Tuesday 15 December 2015

A week of change


This week I decided to totally mix my workouts up. If you've been following my blog I've recently been focusing on one big set for each exercise where I go max out at the most maximal weight possible. This has hugely helped with strength and size gains however, recently I've been feeling really heavy and along with a few little injuries I've been picking up I've opted for a change to hypertrophy for a few weeks. This is my routine so far for the week: 

Chest:
- Here as oppose to my normal pyramid, working up to heavy set flat bench I focused more on incline DB press. 
- Going no less than 8 reps and no more than 15 with attention very much paid towards the contraction, squeezing and engaging the muscle.
- When it comes to flies and dips really focus on maximal stretch to squeezing the muscle as much as you can. Doing flies on a bench with cables instead of DB's is always good for this as you can bring the handles together. 
- I put bench press right at the end and still managed 100kg for 9 which really shows the strength gains I've made. 

Back
-Back is always one of those muscle groups you want to hit hard yet a lot of people find it a difficult muscle group to train. A few points I used in order to get a good workout in. 
- Make sure you hit the back from many different angles, lat pulldown and a DB row just isn't enough. With all rowing exercises go close grip, body width and wide, along with some form of twisting motion. I like a shot gun based row on cables. When pulling down  from overhead try to use both close and wide grip. 
- Ensure you're contracting the muscle, much like I've mentioned when training chest you can do the same for back. Force your shoulder blades together contracting rhomboids and lats. 
- Stretch the muscle at the top of the movement. This is at its most effective when pulling from above but can also be used when using a rowing motion. Let the weight stretch the muscle prior to pulling and contracting the muscle. This will give you a much fuller range of motion ensuring the whole muscle is working at its optimum capacity.
- Lastly it's volume. The back is a huge muscle group so hit it hard. A good 20 sets utilising super sets and drop sets along the way to really burn the muscle group out. 

Legs:
Legs I haven't really changed, I'm still going heavy but no less than 6 reps. Little things just to keep it interesting are as follows:
- Pyramid up to one heavy set, then straight away dropset back down the pyramid hitting the same number of reps for the same weight you did when ascending. Take rest when needed but try to prevent this as much as possible. For example I got up to 160kg back squat for 6 then drop set straight down to 140kg for 6, 120kg for 8, 100kg for 10 and 60kg to failure.
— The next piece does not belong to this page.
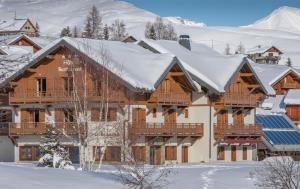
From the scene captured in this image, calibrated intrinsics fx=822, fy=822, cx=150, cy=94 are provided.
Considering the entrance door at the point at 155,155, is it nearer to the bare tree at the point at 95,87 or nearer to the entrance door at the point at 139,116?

My legs were on fire after this so give it a go, just make sure you don't max out on the ascent up to your max.
- Pause squats are always great to use in your programme, helping improve you stability in your squat. Go light at the end of the sessions to see the best results trying to hit 12-15 reps with a 4 second eccentric phrase, a pause of 3 seconds then exploding up out of the squat.
- Supersets of quad and hamstring especially when it comes to the isolation work always gets a good pump. Ensure you squeeze the quads on leg extensions and the same with a leg curl.
- Lastly something I've been using is upsets. Now normally as the set goes on you drop the weight, turn this on its head and start adding weight. Now obliviously don't start at your max, start at 50% then slowly add weight. Perform 10 reps at 5 different intervals and the muscle group will be on fire. This is slightly like a cluster set, but will cause total confusion to the muscle which will always aid in growth. 

This is only where I've got up to this week, a push and pull workout left to do which I'll put up in another entry.